Quelle force pourrait s'opposer à l'exécution de la volonté du roi ? Les parlements ? Ils ne peuvent faire que des remontrances : encore est-ce une grâce qu'ils doivent à Votre Altesse Royale ; le feu roi, extrêmement jaloux de son pouvoir, leur ayant sévèrement défendu d'en faire. Et si, toutes leurs remontrances finies, il ne plaît pas au roi de retirer ou de modifier la loi, ils doivent l'enregistrer. Si, au contraire, le parlement la refuse encore, le monarque lui envoie des ordres ultérieurs. Alors paraissent de nouvelles remontrances qui sentent la faction. Les parlements ne manquent pas de faire entendre qu'ils représentent les peuples, qu'ils sont les soutiens de l'État, les gardiens des lois, les défenseurs de la patrie, avec bien d'autres raisons de cette espèce. A quoi l'autorité répond par un ordre d'enregistrer, ajoutant que les officiers du parlement ne sont que des officiers du roi et non des officiers de la France. Petit à petit, le feu s'allume dans le parlement, les factions s'y forment et s'agitent. Alors, il est d'usage de tenir un lit de justice, pour conduire au point qu'il faut messieurs du parlement. S'ils s'y soumettent, on est obéi, et c'est tout ce que peut vouloir le plus grand roi du monde ; s'ils résistent encore, au retour dans leurs chambres, ou bien on exile les plus mutins et les chefs des factions, ou bien on exile à Pontoise tout le corps du parlement. Alors, on suscite contre lui la noblesse et le clergé, ses ennemis naturels ; on fait chanter des chansons, on fait courir des poésies plaisantes et fugitives ; et l'opération, dont nous connaissons bien la marche et les résultats, n'occasionne que des émotions légères, qui n'ont aucun grave inconvénient, et le parlement n'en est pas moins exilé pour avoir été désobéissant. On prend alors les jeunes conseillers qui dominent dans ce corps, par famine. Le besoin qu'ils ont de vivre dans la capitale, l'habitude des plaisirs, l'usage de leurs maîtresses, leur commandent impérieusement de revenir à leurs foyers, à leurs femmes entretenues, à leurs véritables épouses. On enregistre donc, on obéit, et on revient.

 

Tel était, décrit par le génie pénétrant et cynique de Dubois, le mécanisme des résistances parlementaires. Cela suffisait-il pour constituer un régime de garanties ?

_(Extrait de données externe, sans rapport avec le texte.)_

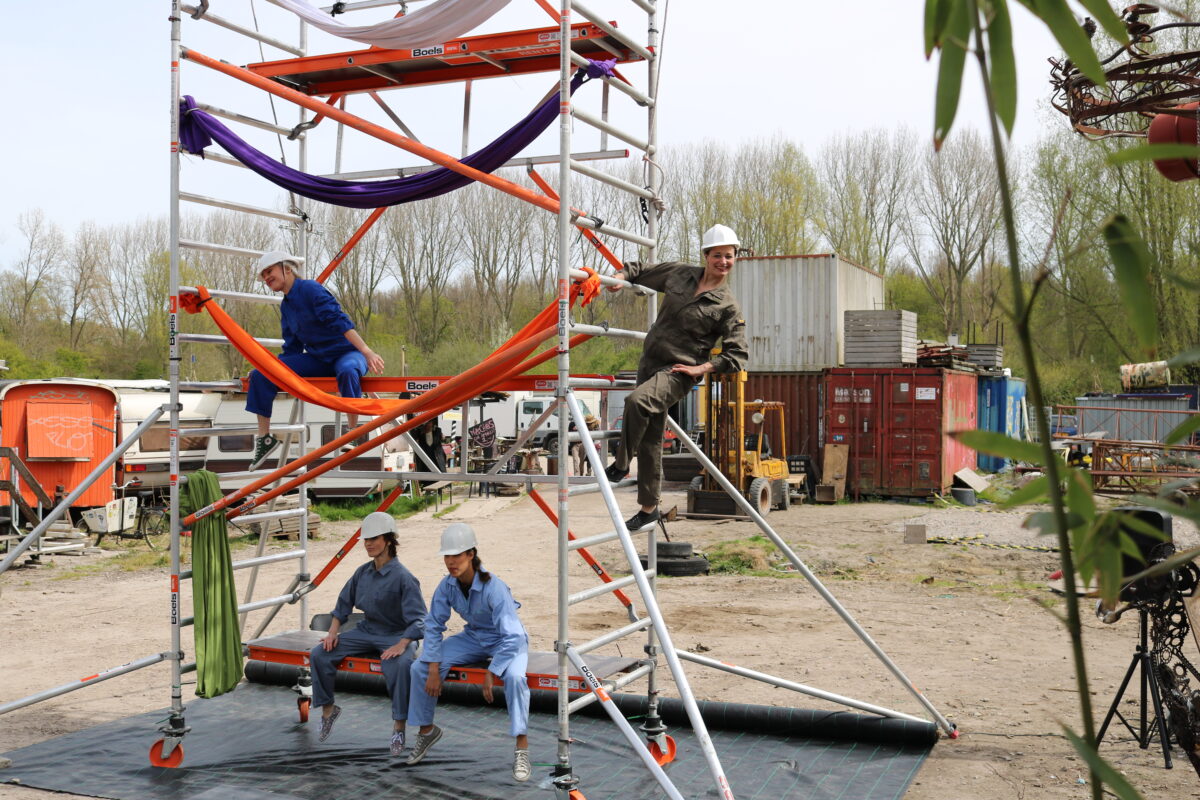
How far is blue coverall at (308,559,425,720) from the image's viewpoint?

La vérité est que le parlement ne fit jamais efficacement obstacle qu'aux entreprises de Rome et de la partie ultramontaine du clergé, et c'est sous ce rapport qu'il servit la domination de la bourgeoisie ; mais contre les excès de la monarchie absolue, son influence était nulle. Seulement ses doléances empêchaient la nation de s'endormir trop longtemps dans le silence du despotisme ; ses protestations, étouffées par la violence, formaient un permanent et dramatique appel à la liberté ; sa prétention de représenter les états généraux le poussait à en évoquer, de loin en loin, l'imposant fantôme ; et il gardait la place d'une révolution.

Quand la liberté n'est point au sommet de l'État, elle n'est nulle part : sous l'ancienne monarchie, les intérêts publics flottaient à l'aventure ; et l'inanité du pouvoir politique des parlements laissait à découvert jusqu'à leur pouvoir judiciaire. S'agissait-il d'un innocent à punir, d'un coupable à sauver, d'un procès injuste à faire gagner à quelque personnage en crédit, le roi évoquait l'affaire, c'est-à-dire la portait devant le grand conseil, tribunal exceptionnel et servile, placé sous la main du prince, pour fournir le moyen d'éluder la juridiction du parlement.

Et puis, à côté de la justice régulière des cours souveraines, des présidiaux, des baillis, il y en avait une autre étrangement irrégulière et sauvage : la prévôté des maréchaux. Originairement, les prévôts des maréchaux n'avaient eu à connaître que des crimes commis à la suite des armées ; mais combien leur juridiction s'était étendue ! Vagabonds, gens de guerre, condamnés, voleurs errants, composaient la foule des justiciables du prévôt, Et ici nulle forme protectrice, pas de recours, pas de retard : c'était l'arbitraire sur les grands chemins.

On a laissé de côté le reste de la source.